It is for the first time in the modern U.S. history when both teachers and students are waging their own movements to fix long-neglected problems.
Just last month, students took to the streets for better gun control laws and this month adults responsible for education of these students are marching for better wages and learning facilities.
Thousands of Oklahoma teachers walked out of their workplaces, closing schools statewide to demand better pays and restore school funding after years of deep cuts.
To contribute in the vital movement of teachers, students are also joining hands to strengthen their protest. High school senior Gabrielle Davis created a Facebook group for students who support the teachers. Within 36 hours, it had attracted hundreds of middle school and high school students eager to rally at the state capitol.
“It just blew up overnight,” said Davis, an 18-year-old at Edmond Memorial High School. “Then I made a post that said, ‘If you want to speak, send me your name and your district.’”
Oklahoma is one of a string of red states now encountering an uprising from teachers after years of austerity. Educators have shut down schools, but that didn’t stop students from endorsing their teachers’ movement as they themselves are exasperated by slashed budgets and underfunded schools.
It is highly unlikely that critics see the teachers and students unite and not try to subvert their protests. Fault-finders are calling students who are supporting striking teachers, failing kids. In fact, Oklahoma Republican Gov. Mary Fallin went so far in belittling protestors’ financial needs that she compared the teachers who walked out to spoiled teens who want better cars.

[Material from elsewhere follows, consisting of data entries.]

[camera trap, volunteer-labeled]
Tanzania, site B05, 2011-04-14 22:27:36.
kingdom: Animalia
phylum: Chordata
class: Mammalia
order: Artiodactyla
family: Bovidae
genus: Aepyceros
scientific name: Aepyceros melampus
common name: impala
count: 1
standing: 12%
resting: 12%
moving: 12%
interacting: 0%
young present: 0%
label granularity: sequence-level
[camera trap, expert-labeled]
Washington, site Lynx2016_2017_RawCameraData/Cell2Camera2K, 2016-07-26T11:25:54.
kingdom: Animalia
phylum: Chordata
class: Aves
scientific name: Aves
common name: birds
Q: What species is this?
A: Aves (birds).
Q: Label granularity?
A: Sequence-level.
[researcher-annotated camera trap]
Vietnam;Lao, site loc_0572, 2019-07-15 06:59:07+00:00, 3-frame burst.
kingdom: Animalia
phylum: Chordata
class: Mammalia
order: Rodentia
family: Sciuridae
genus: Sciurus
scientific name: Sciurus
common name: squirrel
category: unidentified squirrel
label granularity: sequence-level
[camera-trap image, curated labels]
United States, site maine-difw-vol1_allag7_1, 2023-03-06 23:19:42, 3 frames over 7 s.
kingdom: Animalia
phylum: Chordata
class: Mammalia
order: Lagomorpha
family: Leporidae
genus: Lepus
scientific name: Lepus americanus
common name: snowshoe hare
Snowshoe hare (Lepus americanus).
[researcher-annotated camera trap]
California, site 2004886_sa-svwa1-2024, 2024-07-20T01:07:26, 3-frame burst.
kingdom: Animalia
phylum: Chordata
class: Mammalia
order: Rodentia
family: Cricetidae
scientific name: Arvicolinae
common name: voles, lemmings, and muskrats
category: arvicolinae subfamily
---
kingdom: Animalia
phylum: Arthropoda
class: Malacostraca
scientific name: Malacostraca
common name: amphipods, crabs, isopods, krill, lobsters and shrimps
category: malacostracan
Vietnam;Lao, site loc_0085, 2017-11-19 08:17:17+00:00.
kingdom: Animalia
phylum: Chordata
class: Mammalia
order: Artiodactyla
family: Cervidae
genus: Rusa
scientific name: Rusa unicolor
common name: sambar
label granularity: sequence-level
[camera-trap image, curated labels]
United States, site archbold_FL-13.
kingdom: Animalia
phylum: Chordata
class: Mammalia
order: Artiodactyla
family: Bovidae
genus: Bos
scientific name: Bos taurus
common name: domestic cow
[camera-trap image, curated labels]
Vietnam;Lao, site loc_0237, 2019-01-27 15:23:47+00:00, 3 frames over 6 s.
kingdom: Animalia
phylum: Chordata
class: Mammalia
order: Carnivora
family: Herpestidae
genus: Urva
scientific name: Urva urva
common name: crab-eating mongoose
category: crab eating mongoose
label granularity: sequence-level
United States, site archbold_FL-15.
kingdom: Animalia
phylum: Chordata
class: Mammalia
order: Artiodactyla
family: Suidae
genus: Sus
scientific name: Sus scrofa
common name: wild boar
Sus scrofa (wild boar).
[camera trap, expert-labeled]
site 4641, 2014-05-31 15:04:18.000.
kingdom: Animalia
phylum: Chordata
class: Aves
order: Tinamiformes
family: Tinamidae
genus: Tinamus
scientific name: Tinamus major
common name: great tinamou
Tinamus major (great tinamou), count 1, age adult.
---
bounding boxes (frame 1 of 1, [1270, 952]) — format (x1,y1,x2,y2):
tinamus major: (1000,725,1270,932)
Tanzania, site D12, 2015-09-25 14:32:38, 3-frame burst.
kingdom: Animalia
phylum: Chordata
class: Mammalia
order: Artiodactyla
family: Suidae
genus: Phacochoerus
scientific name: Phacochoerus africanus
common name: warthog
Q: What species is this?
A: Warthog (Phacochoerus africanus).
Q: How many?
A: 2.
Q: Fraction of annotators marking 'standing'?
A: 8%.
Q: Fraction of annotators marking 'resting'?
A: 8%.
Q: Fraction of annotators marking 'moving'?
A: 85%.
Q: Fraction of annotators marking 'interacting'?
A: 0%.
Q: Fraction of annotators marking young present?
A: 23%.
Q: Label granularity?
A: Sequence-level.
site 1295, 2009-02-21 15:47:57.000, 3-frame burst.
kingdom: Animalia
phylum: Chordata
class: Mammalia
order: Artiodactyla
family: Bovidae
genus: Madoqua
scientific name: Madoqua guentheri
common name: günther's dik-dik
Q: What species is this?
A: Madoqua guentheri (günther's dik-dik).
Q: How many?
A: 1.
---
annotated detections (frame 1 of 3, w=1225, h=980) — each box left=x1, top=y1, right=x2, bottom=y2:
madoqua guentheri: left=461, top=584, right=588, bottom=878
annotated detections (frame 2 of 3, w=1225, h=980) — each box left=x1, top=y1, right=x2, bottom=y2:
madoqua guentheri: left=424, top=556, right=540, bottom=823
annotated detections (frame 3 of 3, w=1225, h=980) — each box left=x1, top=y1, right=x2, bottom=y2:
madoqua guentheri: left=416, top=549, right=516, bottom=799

But, regardless of what haters say, from Charleston, West Virginia, to Oklahoma City, student support has helped build the teachers’ case that their own interests are aligned with those of the public.
It is yet to be seen how effective these protests turn out to be, but it sure is giving young students an unmediated experience of activism.
In the wake of repeated display of incompetence by the government, young activists have surely learnt a thing or two about making political statements.
Students wore white T-shirts and stood outside the Oklahoma capitol. Written in black marker, on their shirts were the dates of their 18th birthdays, signaling when they will finally be able to vote – some of them won’t until 2024.
Ever since the tragic Parkland school shooting, Marjory Stoneman Douglas High School teens have come up with ingenious and impactful ways of calling out the Trump administration for its inefficiencies.
Jonathan Curtis, a classmate and collaborator of Davis, came up with the idea of T-shirts. He and some friends set up a table outside the capitol on Monday and tried to lobby lawmakers who were headed inside, where they’d be debating school funding measures.
Curtis addressed his fellow students where he stressed upon them to register for vote as soon as they could, and to vote out of office state lawmakers who won’t increase school funding. He also made sure to thank teachers who ensure the school kept functioning despite of meager resources.
Another student, Cameron Olbert, a sophomore at the Classen School of Advanced Studies in Oklahoma City, came forward and recounted an incident that made him politically conscious about the repercussions of slashing budgets. The budget costed him his school debate coach. The coach was replaced with a teacher without debate training.
“The debate team pretty much coaches themselves now,” said Olbert.
After seeing the Facebook callout for speakers, he penned a speech of his own which he delivered at the capitol.
“We’re not just here for teacher pay raises,” he said to loud cheers. “We’re here for support staff, for art and music programs that have been decimated over the past decade. We’re here for chairs that don’t break when we sit in them. We’re here for luxuries and opportunities that other states get to take for granted.”
Students who seem to be very fond of their underpaid teachers also said they weren’t aware of how little their teachers were paid, or how far behind in funding Oklahoma had fallen compared to other states.
“We just found out that a bunch of our teachers have second jobs,” said Esme Henson, 18. “And we have it so much better than a lot of other schools.”
Another student, Farzaneh said, “My teachers taught me that if you want to change something, do it. That’s why I’m here. They never made me feel like I was in an underfunded school.”
“They’ve affected my life as much as my parents. I just love them so much,” she explained.
The lawmakers may act oblivious to everything that has been happening lately, but teachers and students are undoubtedly creating waves across the country – by one marching for their lives and other marching for means of lives.